3 Replies Latest reply on Feb 7, 2012 5:17 PM by jeff_golds

    L1CacheHit on Radeon 5870 with global memory


      Hello, I thought caching for global memory fetches is not possible at this time? How is it possible that gdebugger and the amd app profiling tool say that I have a cachehit of nearly fiffty percent for a simple 7-point stencil kernel?

        • Re: L1CacheHit on Radeon 5870 with global memory

          Caching has been supported in various forms since SDK 2.3. It started out as explicitly specified and then moved to auto-detection for caching and then in SDK 2.6 move to caching by default and auto-detection for uncached.

            • Re: L1CacheHit on Radeon 5870 with global memory

              Thx for the answer. I didn't know that.
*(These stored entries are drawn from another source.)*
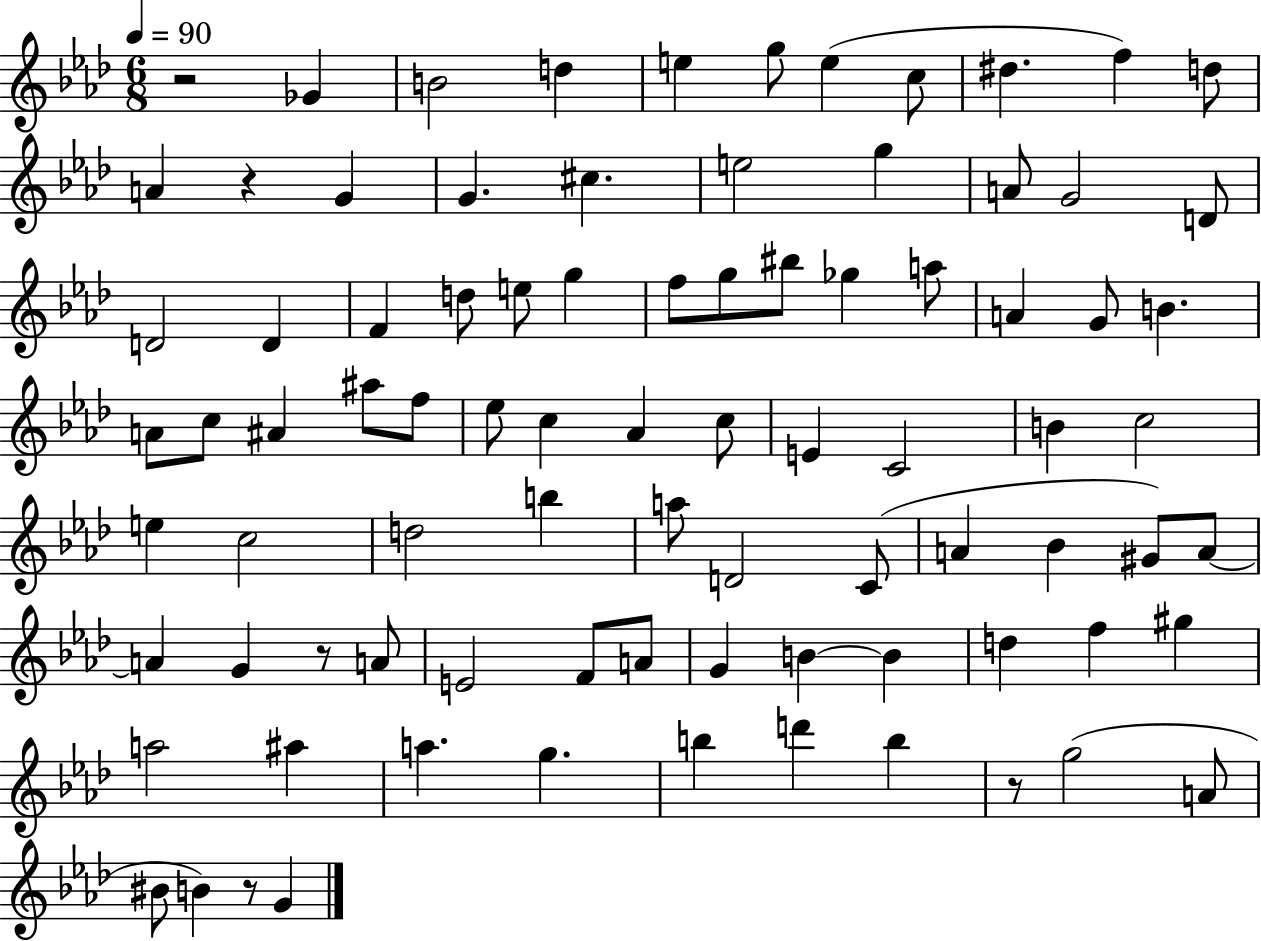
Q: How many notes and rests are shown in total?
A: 86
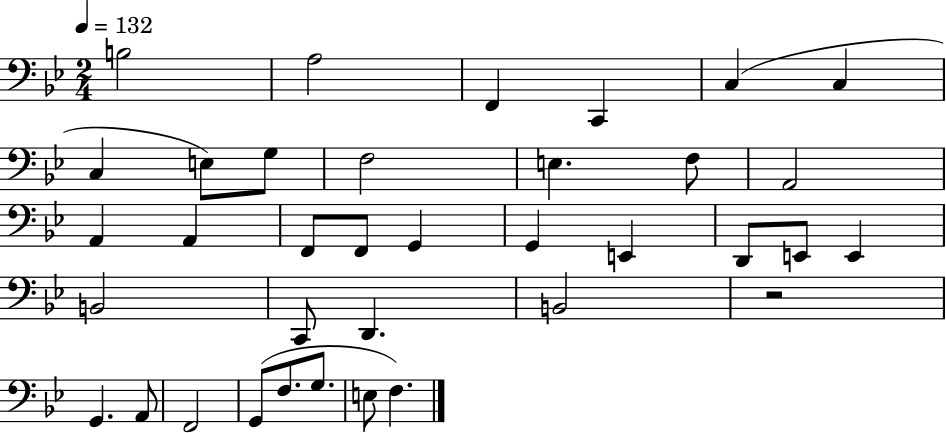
B3/h A3/h F2/q C2/q C3/q C3/q C3/q E3/e G3/e F3/h E3/q. F3/e A2/h A2/q A2/q F2/e F2/e G2/q G2/q E2/q D2/e E2/e E2/q B2/h C2/e D2/q. B2/h R/h G2/q. A2/e F2/h G2/e F3/e. G3/e. E3/e F3/q.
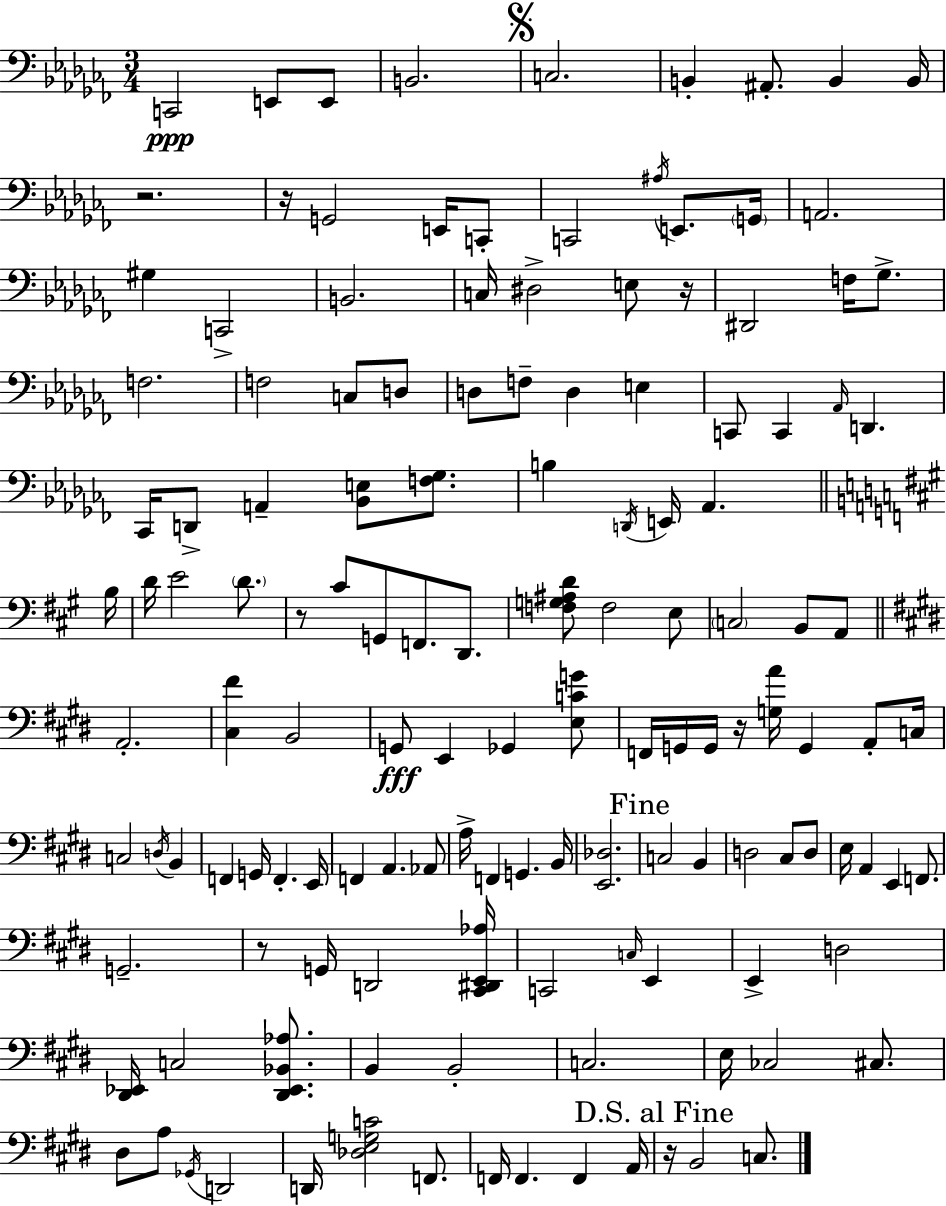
{
  \clef bass
  \numericTimeSignature
  \time 3/4
  \key aes \minor
  \repeat volta 2 { c,2\ppp e,8 e,8 | b,2. | \mark \markup { \musicglyph "scripts.segno" } c2. | b,4-. ais,8.-. b,4 b,16 | \break r2. | r16 g,2 e,16 c,8-. | c,2 \acciaccatura { ais16 } e,8. | \parenthesize g,16 a,2. | \break gis4 c,2-> | b,2. | c16 dis2-> e8 | r16 dis,2 f16 ges8.-> | \break f2. | f2 c8 d8 | d8 f8-- d4 e4 | c,8 c,4 \grace { aes,16 } d,4. | \break ces,16 d,8-> a,4-- <bes, e>8 <f ges>8. | b4 \acciaccatura { d,16 } e,16 aes,4. | \bar "||" \break \key a \major b16 d'16 e'2 \parenthesize d'8. | r8 cis'8 g,8 f,8. d,8. | <f g ais d'>8 f2 e8 | \parenthesize c2 b,8 a,8 | \break \bar "||" \break \key e \major a,2.-. | <cis fis'>4 b,2 | g,8\fff e,4 ges,4 <e c' g'>8 | f,16 g,16 g,16 r16 <g a'>16 g,4 a,8-. c16 | \break c2 \acciaccatura { d16 } b,4 | f,4 g,16 f,4.-. | e,16 f,4 a,4. aes,8 | a16-> f,4 g,4. | \break b,16 <e, des>2. | \mark "Fine" c2 b,4 | d2 cis8 d8 | e16 a,4 e,4 f,8. | \break g,2.-- | r8 g,16 d,2 | <cis, dis, e, aes>16 c,2 \grace { c16 } e,4 | e,4-> d2 | \break <dis, ees,>16 c2 <dis, ees, bes, aes>8. | b,4 b,2-. | c2. | e16 ces2 cis8. | \break dis8 a8 \acciaccatura { ges,16 } d,2 | d,16 <des e g c'>2 | f,8. f,16 f,4. f,4 | a,16 \mark "D.S. al Fine" r16 b,2 | \break c8. } \bar "|."
}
So the following kernel has an execution time for a 128x128x128 problem size of approx. 250.000 ns on my Radeon 5870.


              #define IX33(i,j,k) ((i) + ((X)*(j)) + ((X)*(Y)*(k)))
              __kernel void jacobi(__global float * x,
                                   __global float * x0,
                                   __global float * aux,
                                   const float a)
                  int i = get_global_id(0);
                  int j = get_global_id(1);
                  int k = get_global_id(2);
                  int X = get_global_size(0);
                  int Y = get_global_size(1);
                  int Z = get_global_size(2);
                  int minCoord = 0;
                  int maxCoord = X-1;
                  float out;
                  out = ( (x[IX33(max(i-1,minCoord),j,k)] + x[IX33(min(i+1,maxCoord),j,k)]  +
                                              x[IX33(i,max(j-1,minCoord),k)] + x[IX33(i,min(j+1,maxCoord),k)]  +
                                              x[IX33(i,j,max(k-1,minCoord))] + x[IX33(i,j,min(k+1,maxCoord))]) +
                                             ac.x * x0[IX33(i,j,k)]) * a;
                      aux[IX33(i,j,k)]  = out;


              So when I calculate the memory throughput with 32 byte *128 *128 *128 / 250.000 ns = 268GB/s there has to be something wrong with my calculation right?